Here is this week’s sentiment recap:

Sentiment Surveys
The weekly AAII survey this week pretty much sums up the sentiment picture we’re going to look at. Retail investors grew rather bold in mid-June, taking the bull ratio to 58%, as the market seemed to recover. But then this week, with the S&P 500 dropping below its recent lows there are very few optimists around.

AAII bull ratio Jul 2010

This week’s AAII shows only 24.7% bullish and 42% bearish. That drops the bull ratio down to 37%, where it was on May 27th 2010 when the S&P 500 was trying to stabilize. Basically, sentiment bounced back much more than the market gave it reason to and now it has fallen back down along with stock prices.

I can’t help but compare the recent correction to the one we saw in November 2009. That decline was just 6% on the S&P 500 but it produced an AAII bull ratio of 28% (meaning 28% of people with an opinion were bullish). The latest decline in contrast has taken the S&P 500 down by 16%. Yet we are still seeing rather elevated bullishness.

Investors Intelligence
Unlike the retail investors, newsletter editors monitored by ChartCraft were basically not impressed with the brief recovery so the bull/bear gap didn’t change much. This week we find them basically where we left them last week: 41.1% bullish and a tiny bit more pessimistic at 33.3%. That give us a bull/bear ratio of 1.23:1 not very different from last week’s 1.32:1 and not even that much far from early June 1.21:1.

Secret Survey
I’ve recently stumbled on a sentiment survey which is not very popular at all but which has all the makings of an amazing sentiment indicator. It is weekly, it targets retail investors, and it goes back several years. A cursory study of the available data shows it to be a contrarian indicator. Because I’m not finished researching it, I don’t want to reveal too much but I’m too excited to keep totally silent.

Right now, according to this survey there are 0.57 bulls for every 1 bear. That’s quite a bit of pessimism but it isn’t extreme. There was an extreme reading in late May which was remarkably lower than the reading from March 2009! I hope to have a better understanding of it in a few weeks at which time I’ll write more about it.

NAAIM Survey of Manager Sentiment
Active asset managers surveyed by NAAIM suddenly changed their minds and significantly reduced their exposure to the stock market this week. The most recent low for this indicator was 27.05% in early June just as the market seemed to finally have found firmer footing. As a result, the NAAIM sentiment sharply increased to 54.24% last week.
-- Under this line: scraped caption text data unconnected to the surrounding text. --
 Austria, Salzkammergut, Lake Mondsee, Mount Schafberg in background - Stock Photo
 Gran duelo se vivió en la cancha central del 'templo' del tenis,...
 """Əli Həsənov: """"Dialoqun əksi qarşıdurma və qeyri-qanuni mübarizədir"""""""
NAAIM survey of manager sentiment Jul 2010

As I noted in last week’s sentiment overview, this was surprising and bearish since the market had actually fallen slightly. On June 2nd, the S&P 500 stood at 1102.83 and on June 30th, it closed at 1092.04. But the (mean) NAAIM sentiment had increased during that time from 27% to 54%.
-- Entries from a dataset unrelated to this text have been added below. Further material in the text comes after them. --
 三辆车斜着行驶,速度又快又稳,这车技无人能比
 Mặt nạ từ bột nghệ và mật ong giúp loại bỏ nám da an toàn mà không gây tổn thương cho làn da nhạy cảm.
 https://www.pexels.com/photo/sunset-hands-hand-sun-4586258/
So what we are seeing this week isn’t all that surprising when taken in that light. Stepping back further, the NAAIM sentiment is still rather elevated at 36% - being higher than where it was on June 2nd - even though the market is now 75 points lower. This means that there is a bit of insistence on the part of asset managers as the “look on the bright side of life”. If you’re looking for a lasting low, as a contrarian you would much rather see them throw in the towel with disgust. Since that is not what they are doing now, previous patterns would suggest that we need lower prices to induce such a capitulation.

Consumer Confidence
The Consumer Confidence index (from the Conference Board) fell to 52.9 from the revised level of 62.7 in May. The consensus expectation was a slight decline (62.5) but the actual number produced the largest decline since February 2010 and took the index down to a 3 month low.

Historically, during recessions the Consumer Confidence index averages 70 and during economic expansions, 100. So according to the continued low readings in this index, the US economy is still mired in a deep recession. Other parts of the survey are equally pessimistic. Only 10% of respondents responded that they believed business conditions were good.

Mutual Fund Flows
US retail investors continue to withdraw money from their equity funds. According to the latest ICI data, domestic equity funds have seen an outflow of $7.9 billion for the month of June. This on top of the $23.6 billion that was taken out in May 2010.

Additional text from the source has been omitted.